While Grants waits in the kitchen for hours, Mr. Pichot, as a white man, takes hours to come and see him. Again, this is another example that the book entirely explains because he wants to show Grant, regardless of how educated he is; he’s still a black man and has no power. This is an example that is found in the book and in the movie. Therefore, I think the book is better than the movie because it helps me to understand what a black person felt like, and it is more clearly and specific. The other theme is teaching.
As a teacher, Grant and his students suffer for being blacks; they are less important for the school district, and are thought in a church during weekdays. For instance, they receive used books in not good conditions from white schools. The students have not enough school supplies, and are physically disrespected and inspect by Dr. Joseph, who is a white man and in charge of the schools in the district. He comes once a year, but he visits white schools at least twice a year. In the book, it clearly shows and defined all the characters, especially Grant, since he’s narrating it.
Through the book we can read his thoughts and how he feels. In the contrary, the movie doesn’t show this. Meanwhile, the movie doesn’t properly address this theme because it focuses more in how they interact and not how they specifically feel. Another advantage why the book is better than the movie is because it is written in an interesting way that at the end of each chapter there is a rising climax that keeps you reading until you get to a conclusion. The movie appears to be too visual, though, since you can’t rally hear or read the character’s thoughts, unless they speak or they make gestures.

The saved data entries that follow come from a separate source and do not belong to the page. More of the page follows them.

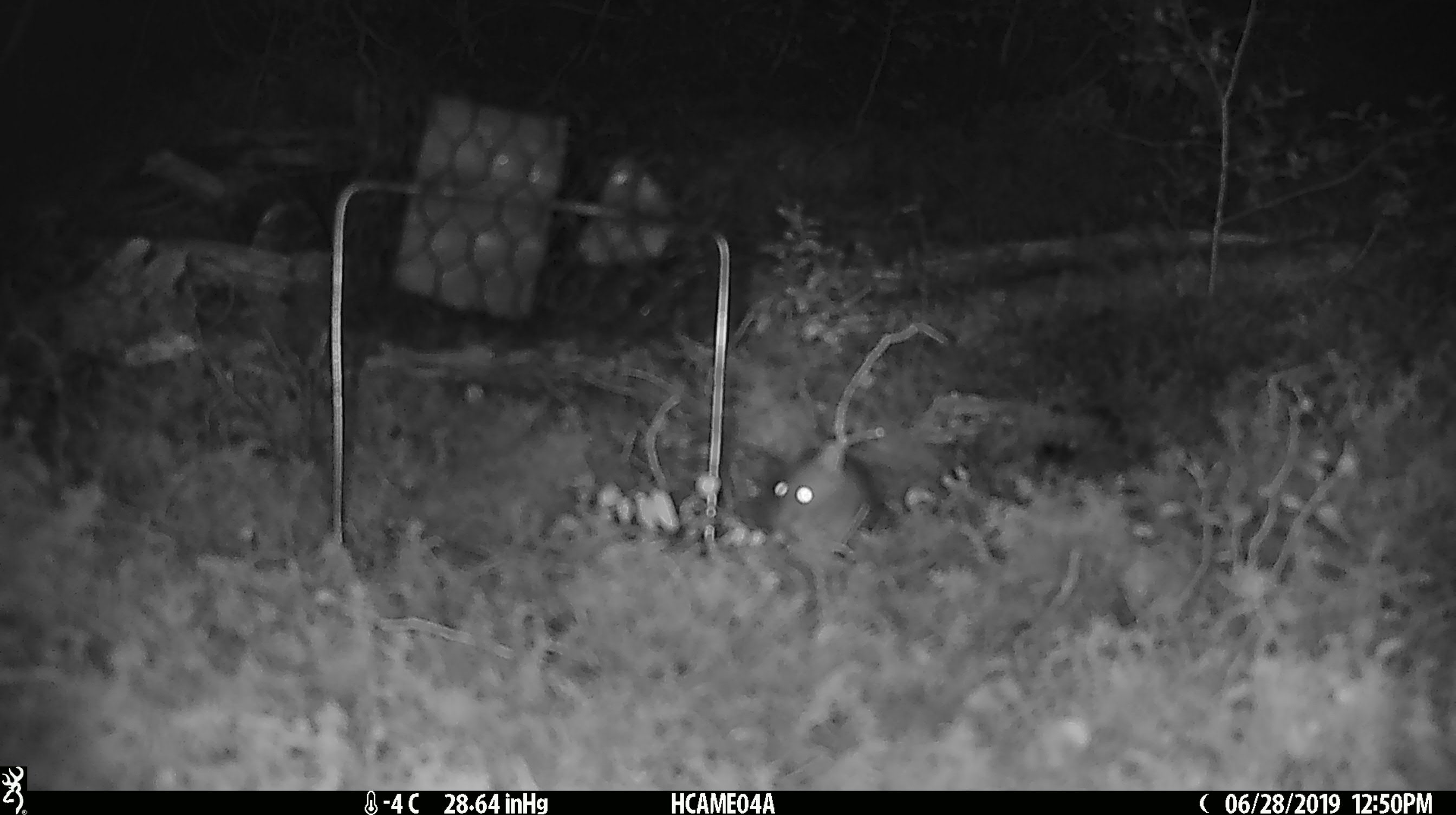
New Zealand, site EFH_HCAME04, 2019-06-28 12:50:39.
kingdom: Animalia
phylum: Chordata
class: Mammalia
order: Rodentia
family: Muridae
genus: Mus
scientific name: Mus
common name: mouse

In the book, you can avoid these kinds of issues; it tells you how the characters feel and is more specific and direct than the movie. Both offer a good view of teaching Jefferson to die with dignity, as a man and not as a Hog. Thus, the movie is not as good as the novel because it doesn’t cover main issues as teaching nor offers views or thoughts from characters; it is not as intense as the book, and it is do, besides, Grant’s unstoppable challenge of teaching to die with dignity, but doesn’t offer as much entertainment.
Another point issue not address in the movie is the importance of the characters because it doesn’t show Paul, the white deputy. He is very significant in the book because it shows that he has respect for black people, and shows that not every white person is pregedist against blacks. At the end of the book, he personally delivers the notice that Jefferson was the strongest and fearless man he has ever seen to walk to the electric room and die as a man.
Thus, the book is better than the novel because it is shows how bad and how good, at the same time, whites treated blacks. Another character not mention at all in the movie is Mathew Antoine. He is Grant’s former teacher, who influences and challenges him in his early years; he’s a mulatto, black with light skin. Also, he reflects himself in Grant because he wanted to run off far away but ended up in the same town as Grant. As a conclusion, the novel offers a better view of the importance of themes as discrimination and characters.
With direct view from the person who is telling the story, who is Grant, and provides better characteristics of the characters who represent different roles than in the movie and which are also more effective in the book. Therefore, the novel is better than the movie because also offers more intensity view than the movie does by actually readying the characters’ views and thoughts through Grant, and by fully understanding the importance of discrimination against characters and the importance of the existence of characters which are excluded in the movie.